Saturday, September 29, 2012

I Will Be

Hedy was sitting by my bedside. She said, “You don’t remember our grandparents, do you?” No, I don’t. I almost remember a piece of furniture in the basement, an empty buffet that I was crawling inside of to play hide and seek. The scent of its interior. I remember someone telling me, “You can’t go in there, that was Bubby’s.” And wondering who Bubby was. I didn't quite remember the person of that name, but the olfactory trigger may have been there for a moment. Then it was gone and I was looking for another place to hide. I was maybe three years old.

Anyway, now I am 59 years old and in a hospital bed. I was just gutted like a fish, or in medical speak, “optimally debulked.” I’d rather say “debunked.” Hedy said, rhetorically, innocently, “You don’t remember our grandparents, do you?” And I said no. I thought, but didn’t say, “and what if I don’t get to know my grandchildren, either?” Hot tears came down my face and I had to stop them. I didn’t have the intestinal fortitude (literally) to blow my nose if I started to cry. I was held together with tape and staples from my solar plexus to my pubic bone. Everything hurt, despite the morphine-on-demand button. Sad at the truncated life I was allotted. Not much of a link to my lineage, my forebears and descendants. Disconnected from the past and the future. Not fair. There is no “fair” to any of this. Taking that idea out of the equation then, it’s just sad to think I will have such a short life.
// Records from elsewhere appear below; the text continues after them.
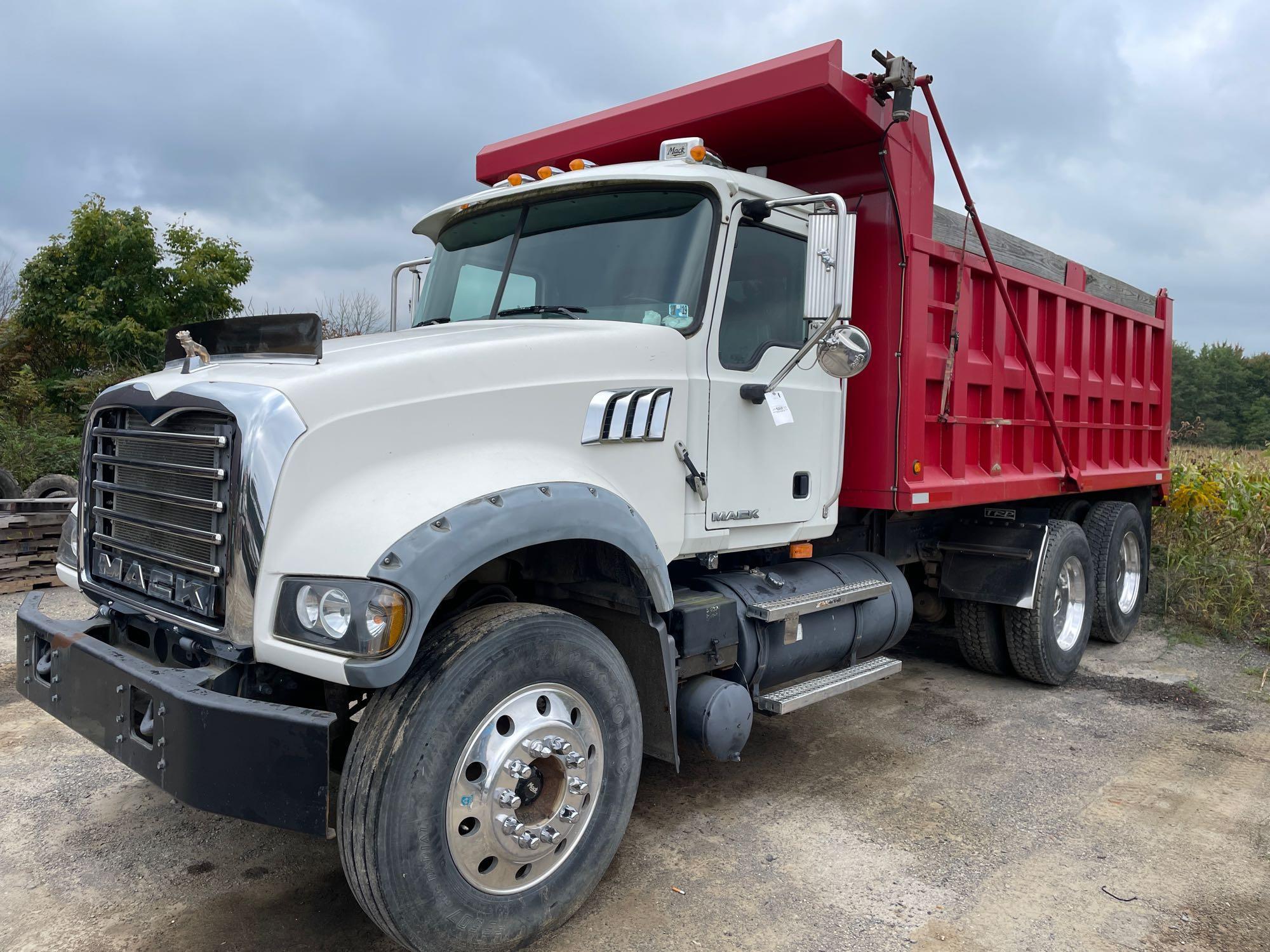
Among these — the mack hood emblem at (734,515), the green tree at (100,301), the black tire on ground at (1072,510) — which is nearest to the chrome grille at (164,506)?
the mack hood emblem at (734,515)

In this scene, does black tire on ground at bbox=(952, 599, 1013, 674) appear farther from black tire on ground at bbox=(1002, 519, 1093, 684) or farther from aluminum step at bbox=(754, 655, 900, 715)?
aluminum step at bbox=(754, 655, 900, 715)

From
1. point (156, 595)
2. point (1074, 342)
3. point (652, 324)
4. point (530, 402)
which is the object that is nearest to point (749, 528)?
point (652, 324)

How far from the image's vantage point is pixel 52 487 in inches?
399

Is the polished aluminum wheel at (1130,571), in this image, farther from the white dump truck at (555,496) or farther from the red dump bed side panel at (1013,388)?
the white dump truck at (555,496)

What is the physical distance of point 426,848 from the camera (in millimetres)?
2514

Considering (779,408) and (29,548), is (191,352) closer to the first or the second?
(779,408)

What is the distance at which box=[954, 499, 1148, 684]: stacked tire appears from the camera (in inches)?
226

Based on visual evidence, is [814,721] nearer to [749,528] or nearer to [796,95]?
[749,528]

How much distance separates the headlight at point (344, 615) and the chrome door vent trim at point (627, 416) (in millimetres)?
1064

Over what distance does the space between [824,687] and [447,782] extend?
2.07 metres

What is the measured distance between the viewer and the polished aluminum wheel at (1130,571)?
7.31 meters

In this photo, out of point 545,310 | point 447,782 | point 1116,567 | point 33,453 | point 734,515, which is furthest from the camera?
point 33,453

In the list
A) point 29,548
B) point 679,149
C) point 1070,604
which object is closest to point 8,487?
point 29,548

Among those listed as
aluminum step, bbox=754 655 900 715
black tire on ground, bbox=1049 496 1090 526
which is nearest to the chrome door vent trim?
aluminum step, bbox=754 655 900 715
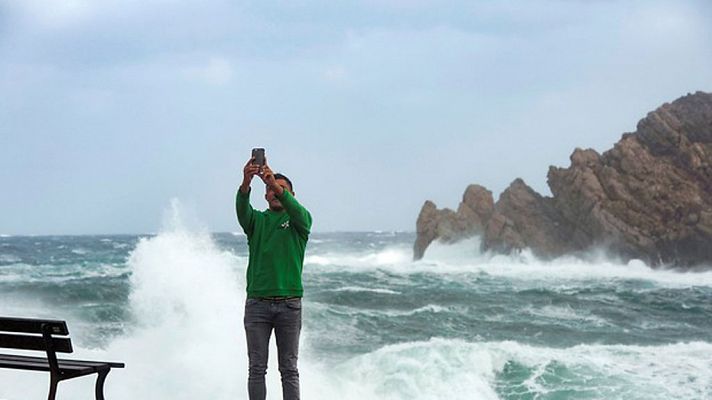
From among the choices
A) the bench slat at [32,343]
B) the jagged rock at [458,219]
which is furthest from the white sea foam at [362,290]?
the bench slat at [32,343]

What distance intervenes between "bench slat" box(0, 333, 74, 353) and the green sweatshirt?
1138 millimetres

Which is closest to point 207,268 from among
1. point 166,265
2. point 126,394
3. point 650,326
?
point 166,265

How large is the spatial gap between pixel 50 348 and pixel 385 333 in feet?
39.3

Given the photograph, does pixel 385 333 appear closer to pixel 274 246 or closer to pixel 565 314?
pixel 565 314

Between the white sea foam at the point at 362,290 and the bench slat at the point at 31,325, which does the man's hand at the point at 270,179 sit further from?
the white sea foam at the point at 362,290

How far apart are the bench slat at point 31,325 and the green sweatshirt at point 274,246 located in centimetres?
111

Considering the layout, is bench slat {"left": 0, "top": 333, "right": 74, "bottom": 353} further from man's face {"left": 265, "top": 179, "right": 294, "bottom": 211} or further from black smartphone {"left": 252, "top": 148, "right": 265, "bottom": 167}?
black smartphone {"left": 252, "top": 148, "right": 265, "bottom": 167}

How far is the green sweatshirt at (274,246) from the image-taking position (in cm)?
441

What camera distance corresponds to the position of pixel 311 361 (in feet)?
41.1

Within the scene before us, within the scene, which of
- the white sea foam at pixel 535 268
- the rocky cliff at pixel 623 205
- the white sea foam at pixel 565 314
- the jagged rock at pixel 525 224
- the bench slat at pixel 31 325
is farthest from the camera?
the jagged rock at pixel 525 224

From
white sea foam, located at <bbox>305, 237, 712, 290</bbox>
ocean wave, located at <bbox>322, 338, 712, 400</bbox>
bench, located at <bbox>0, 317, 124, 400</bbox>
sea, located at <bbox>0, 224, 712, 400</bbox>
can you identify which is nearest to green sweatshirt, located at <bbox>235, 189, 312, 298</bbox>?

Fast forward for another month. We have just dropped off Jesse & Juliet at the airport. They’re heading back to New York after a brief visit to the shocked couple. Matt and I are reeling from the surprise diagnosis of Ovarian Cancer, Stage III-C. Surgery. Chemotherapy. I’ve just hugged goodbye my 6’ 5” son, 32 years old. I’m already fighting tears of loss. As we drive away from the airport curb Matt tells me that next time Jesse will come alone because Juliet is working with a fertility doctor and may not be able to fly. Loose the floodgates. Now I’m really crying. I WILL get to meet my grandchildren! My body goes warm, the hot tears run. Oh, why didn’t they tell me? I want to slobber all over my very proper daughter in law and love all over her. Oh, Juliet! Oh, Jesse! How can I ever thank you for changing my entire life?

 Fast forward 6 months more. I am through chemo. My hair makes soft fuzz on my bare scalp. Juliet and Jesse are pregnant with TWINS! My five words to cancer are: “I will be a grandmother!” No, wait. I will be a Bubby.